Records of questions about scenes in images
....................

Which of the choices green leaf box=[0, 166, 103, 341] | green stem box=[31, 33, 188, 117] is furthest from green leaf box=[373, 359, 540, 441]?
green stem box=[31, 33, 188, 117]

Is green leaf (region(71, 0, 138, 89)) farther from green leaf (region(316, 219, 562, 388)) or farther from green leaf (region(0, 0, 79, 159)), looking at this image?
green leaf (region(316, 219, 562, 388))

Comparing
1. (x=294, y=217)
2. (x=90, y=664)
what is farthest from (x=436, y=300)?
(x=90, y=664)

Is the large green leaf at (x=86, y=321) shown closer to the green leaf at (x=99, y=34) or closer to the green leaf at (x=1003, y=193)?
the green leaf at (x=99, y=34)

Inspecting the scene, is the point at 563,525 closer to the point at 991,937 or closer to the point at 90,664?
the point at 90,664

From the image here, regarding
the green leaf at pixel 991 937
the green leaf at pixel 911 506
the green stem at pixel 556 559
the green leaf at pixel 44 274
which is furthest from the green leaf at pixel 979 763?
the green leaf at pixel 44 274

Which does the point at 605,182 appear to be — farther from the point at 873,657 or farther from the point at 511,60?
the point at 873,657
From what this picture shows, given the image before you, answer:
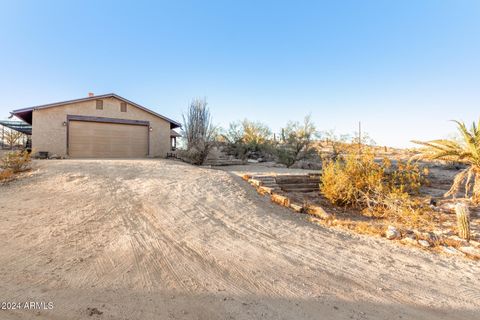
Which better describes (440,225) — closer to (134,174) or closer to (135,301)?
(135,301)

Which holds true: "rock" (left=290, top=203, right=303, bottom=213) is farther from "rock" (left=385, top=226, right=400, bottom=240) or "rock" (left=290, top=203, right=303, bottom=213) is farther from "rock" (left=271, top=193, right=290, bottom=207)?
"rock" (left=385, top=226, right=400, bottom=240)

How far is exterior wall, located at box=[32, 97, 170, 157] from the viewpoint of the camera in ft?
46.2

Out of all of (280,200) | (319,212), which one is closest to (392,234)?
(319,212)

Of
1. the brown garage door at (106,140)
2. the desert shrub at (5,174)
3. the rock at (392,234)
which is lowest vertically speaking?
the rock at (392,234)

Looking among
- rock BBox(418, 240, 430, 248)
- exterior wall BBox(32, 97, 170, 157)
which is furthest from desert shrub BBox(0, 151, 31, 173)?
rock BBox(418, 240, 430, 248)

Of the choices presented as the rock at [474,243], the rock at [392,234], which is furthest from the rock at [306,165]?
the rock at [474,243]

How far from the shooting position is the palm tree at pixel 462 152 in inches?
221

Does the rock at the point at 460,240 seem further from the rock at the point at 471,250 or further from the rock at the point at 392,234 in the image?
the rock at the point at 392,234

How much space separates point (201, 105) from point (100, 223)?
13.9 m

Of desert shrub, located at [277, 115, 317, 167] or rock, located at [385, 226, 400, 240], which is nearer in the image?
rock, located at [385, 226, 400, 240]

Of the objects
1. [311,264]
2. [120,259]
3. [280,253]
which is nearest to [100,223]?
[120,259]

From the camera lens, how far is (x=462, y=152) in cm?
579

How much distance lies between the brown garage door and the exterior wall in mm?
466

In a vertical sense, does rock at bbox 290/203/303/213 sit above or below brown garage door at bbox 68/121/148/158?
below
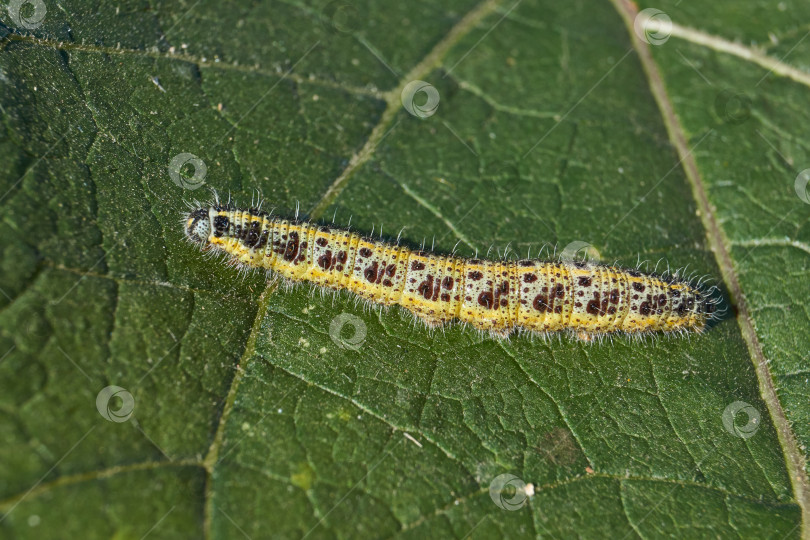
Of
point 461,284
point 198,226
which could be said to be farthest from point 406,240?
point 198,226

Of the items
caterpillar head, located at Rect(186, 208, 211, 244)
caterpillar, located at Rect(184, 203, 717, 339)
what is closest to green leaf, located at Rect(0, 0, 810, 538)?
caterpillar head, located at Rect(186, 208, 211, 244)

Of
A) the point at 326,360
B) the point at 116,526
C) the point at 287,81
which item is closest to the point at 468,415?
the point at 326,360

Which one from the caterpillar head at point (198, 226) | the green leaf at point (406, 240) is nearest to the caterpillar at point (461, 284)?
the caterpillar head at point (198, 226)

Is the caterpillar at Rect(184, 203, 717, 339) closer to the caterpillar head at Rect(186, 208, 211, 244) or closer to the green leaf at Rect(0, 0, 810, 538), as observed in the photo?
the caterpillar head at Rect(186, 208, 211, 244)

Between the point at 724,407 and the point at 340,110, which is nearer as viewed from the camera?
the point at 724,407

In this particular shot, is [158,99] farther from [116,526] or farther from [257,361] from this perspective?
[116,526]
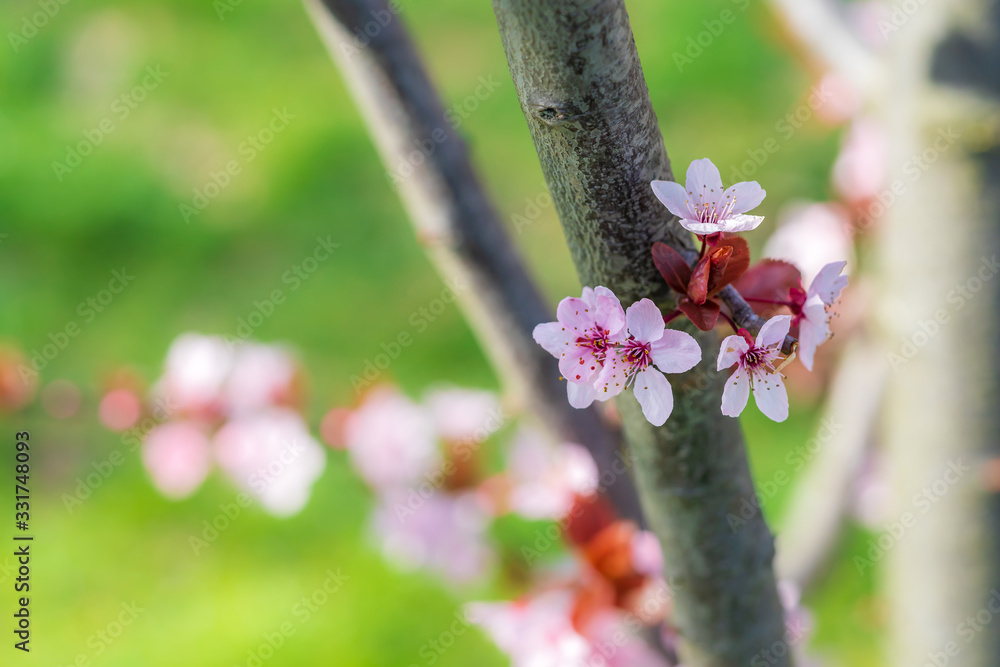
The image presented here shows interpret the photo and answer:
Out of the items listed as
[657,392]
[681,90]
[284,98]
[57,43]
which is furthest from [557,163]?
[57,43]

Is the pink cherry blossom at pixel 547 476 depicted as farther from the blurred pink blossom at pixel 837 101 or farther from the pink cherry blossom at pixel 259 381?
the blurred pink blossom at pixel 837 101

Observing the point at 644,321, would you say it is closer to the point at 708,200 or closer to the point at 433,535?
the point at 708,200

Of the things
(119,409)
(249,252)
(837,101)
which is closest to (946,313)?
(837,101)

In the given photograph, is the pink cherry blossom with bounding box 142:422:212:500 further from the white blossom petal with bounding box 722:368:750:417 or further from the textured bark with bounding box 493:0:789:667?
the white blossom petal with bounding box 722:368:750:417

....................

> **Short task**
Copy every one of the records above word for word, without the pictures.

> **Right answer**
Which of the choices green leaf box=[0, 166, 103, 341] | green stem box=[31, 33, 188, 117] is furthest from green leaf box=[373, 359, 540, 441]?
green stem box=[31, 33, 188, 117]

Is green leaf (region(71, 0, 138, 89)) farther from green leaf (region(316, 219, 562, 388)) or farther from green leaf (region(0, 0, 79, 159)), looking at this image?
green leaf (region(316, 219, 562, 388))

Comparing
1. (x=294, y=217)
2. (x=90, y=664)
what is farthest from (x=436, y=300)?
(x=90, y=664)

Is the large green leaf at (x=86, y=321) shown closer to the green leaf at (x=99, y=34) or closer to the green leaf at (x=1003, y=193)?
the green leaf at (x=99, y=34)

Inspecting the scene, is the point at 563,525 closer to the point at 991,937 or closer to the point at 90,664?
the point at 90,664

From the image here, regarding
the green leaf at pixel 991 937
the green leaf at pixel 911 506
the green stem at pixel 556 559
the green leaf at pixel 44 274
which is furthest from the green leaf at pixel 979 763?
the green leaf at pixel 44 274

Which does the point at 605,182 appear to be — farther from the point at 873,657 or farther from the point at 511,60?
the point at 873,657
From what this picture shows, given the image before you, answer:
Which better describes (440,225) — closer to (134,174) or closer to (135,301)?
(135,301)

Which holds true: "rock" (left=290, top=203, right=303, bottom=213) is farther from "rock" (left=385, top=226, right=400, bottom=240) or "rock" (left=290, top=203, right=303, bottom=213) is farther from "rock" (left=271, top=193, right=290, bottom=207)?
"rock" (left=385, top=226, right=400, bottom=240)

How far is exterior wall, located at box=[32, 97, 170, 157] from the viewpoint of the camera in ft?
46.2

Out of all of (280,200) | (319,212), which one is closest to (392,234)?
(319,212)

Of
1. the brown garage door at (106,140)
2. the desert shrub at (5,174)
3. the rock at (392,234)
which is lowest vertically speaking?
the rock at (392,234)

Looking among
- rock BBox(418, 240, 430, 248)
- exterior wall BBox(32, 97, 170, 157)
which is furthest from desert shrub BBox(0, 151, 31, 173)?
rock BBox(418, 240, 430, 248)

Of the choices presented as the rock at [474,243], the rock at [392,234], which is furthest from the rock at [306,165]?
the rock at [474,243]

How far from the shooting position is the palm tree at pixel 462 152 in inches?
221

Does the rock at the point at 460,240 seem further from the rock at the point at 471,250 or further from the rock at the point at 392,234 in the image?
the rock at the point at 392,234

How much space separates point (201, 105) from point (100, 223)?
13.9 m

Of desert shrub, located at [277, 115, 317, 167] or rock, located at [385, 226, 400, 240], which is nearer in the image?
rock, located at [385, 226, 400, 240]

Of the objects
1. [311,264]
2. [120,259]
3. [280,253]
which is nearest to [100,223]?
[120,259]

From the camera lens, how far is (x=462, y=152) in cm?
579

How much distance lies between the brown garage door and the exterior wall in mm?
466

In a vertical sense, does rock at bbox 290/203/303/213 sit above or below brown garage door at bbox 68/121/148/158?
below
Of
point 461,284
point 198,226
which could be said to be farthest from point 406,240?
point 198,226

Of the items
caterpillar head, located at Rect(186, 208, 211, 244)
caterpillar, located at Rect(184, 203, 717, 339)
what is closest to green leaf, located at Rect(0, 0, 810, 538)?
caterpillar head, located at Rect(186, 208, 211, 244)

Of
A) the point at 326,360
B) the point at 116,526
C) the point at 287,81
which item is closest to the point at 468,415?
the point at 326,360

Which one from the caterpillar head at point (198, 226) | the green leaf at point (406, 240) is nearest to the caterpillar at point (461, 284)?
the caterpillar head at point (198, 226)

Is the caterpillar at Rect(184, 203, 717, 339) closer to the caterpillar head at Rect(186, 208, 211, 244) or closer to the green leaf at Rect(0, 0, 810, 538), as observed in the photo?
the caterpillar head at Rect(186, 208, 211, 244)

Between the point at 724,407 and the point at 340,110, which is nearer as viewed from the camera?
the point at 724,407

In this particular shot, is [158,99] farther from [116,526] or farther from [257,361] from this perspective?
[116,526]
The image presented here shows interpret the photo and answer:
Out of the items listed as
[657,392]
[681,90]
[284,98]
[57,43]
which is furthest from [557,163]?
[57,43]

Is the pink cherry blossom at pixel 547 476 depicted as farther from the blurred pink blossom at pixel 837 101 or farther from the pink cherry blossom at pixel 259 381?
the blurred pink blossom at pixel 837 101

Observing the point at 644,321, would you say it is closer to the point at 708,200 or closer to the point at 433,535?
the point at 708,200

Of the things
(119,409)
(249,252)
(837,101)
which is closest to (946,313)?
(837,101)

In the given photograph, is the pink cherry blossom with bounding box 142:422:212:500 further from the white blossom petal with bounding box 722:368:750:417 or further from the textured bark with bounding box 493:0:789:667?
the white blossom petal with bounding box 722:368:750:417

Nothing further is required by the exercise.